Rock band Kings of Leon offered a $50 NFT version of its latest album containing bonus content and reportedly pulled in $2 million. And model Cara Delevingne just announced she’s auctioning off a NFT video about her vagina later this month.
The Ratajkowski piece is being offered without an estimate in order to let “the market alone” determine its final price, according to Christie’s. Translation: We’re hoping Elon Musk smokes too much and reaches for his credit card.
But the NFT world has also found a way to put price tags on things that were never for sale in the first place. The NBA is selling game highlights — sort of like video trading cards — and has reportedly raked in more than $390 million already.
Twitter founder Jack Dorsey sold an NFT of his first tweet for $2.9 million in March.
“We’ve done things where [social-media] influencers can sell $30k in a minute,” says Donnie Dinch, CEO of Bitski, a California-based online NFT storefront.
“To some extent, it’s the next step in human development in terms of relating to digital worlds and digital items,” says Clyde Smith, founder of online directory CryptoArtNet. “They start to become more than just digital images.”
The technology that allows them to become “more” is called blockchain (likely another term you’ve desperately avoided). Instead of storing information on a centralized server, data is copied and spread out over a network of computers, making it more secure.
NFTs are recorded on the blockchain, meaning they’re nearly impossible to lose, hack or change. (Weirdly though, the content an NFT represents is often not stored on the blockchain, so if it goes poof, well…)

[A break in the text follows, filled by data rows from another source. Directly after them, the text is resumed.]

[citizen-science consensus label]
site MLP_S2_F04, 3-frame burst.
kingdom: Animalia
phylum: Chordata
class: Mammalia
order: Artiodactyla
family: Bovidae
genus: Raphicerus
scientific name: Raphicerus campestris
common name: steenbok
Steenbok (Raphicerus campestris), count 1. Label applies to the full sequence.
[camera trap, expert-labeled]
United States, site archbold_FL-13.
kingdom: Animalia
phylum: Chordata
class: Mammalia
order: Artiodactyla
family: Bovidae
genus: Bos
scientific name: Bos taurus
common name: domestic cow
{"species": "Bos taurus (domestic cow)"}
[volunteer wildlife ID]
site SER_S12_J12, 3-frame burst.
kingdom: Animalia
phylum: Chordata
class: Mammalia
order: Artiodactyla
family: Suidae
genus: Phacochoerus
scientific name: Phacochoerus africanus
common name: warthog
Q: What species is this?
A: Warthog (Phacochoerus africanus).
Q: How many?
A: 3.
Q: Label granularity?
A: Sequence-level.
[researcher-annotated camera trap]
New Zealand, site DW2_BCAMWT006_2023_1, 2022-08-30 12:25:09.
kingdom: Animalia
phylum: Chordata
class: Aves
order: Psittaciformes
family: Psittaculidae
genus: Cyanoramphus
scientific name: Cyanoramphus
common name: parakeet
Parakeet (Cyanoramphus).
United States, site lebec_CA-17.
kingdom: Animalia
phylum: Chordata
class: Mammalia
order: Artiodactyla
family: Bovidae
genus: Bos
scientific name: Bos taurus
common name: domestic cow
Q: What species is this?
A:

And while it’s pretty clear what the sellers are getting out of this, what about the buyers? Besides the all-important ability to brag about their purchase on social media, that is.
“The key driver we have seen for purchasing NFTs is that they build community,” says Cameron Bale, co-founder of October’s New York City-based conference NFT.NYC. “Buying an NFT is a digital way of putting your hand up and saying you’re a part of something — part of a tribe.”
“It’s a low-key Patreon energy,” Dinch says of the online platform that allows creators to get paid directly by consumers for their work. “[Buyers] are excited to support the people they’re fans of.”
Will buyers continue to be crazy enough to keep spending potentially tens of thousands on something that doesn’t exist physically? Probably.
As Smith points out, many things in society only have value because we agree that they do.
“Money is an agreement,” he says. “Is it real? It’s only real because we agree to accept it.”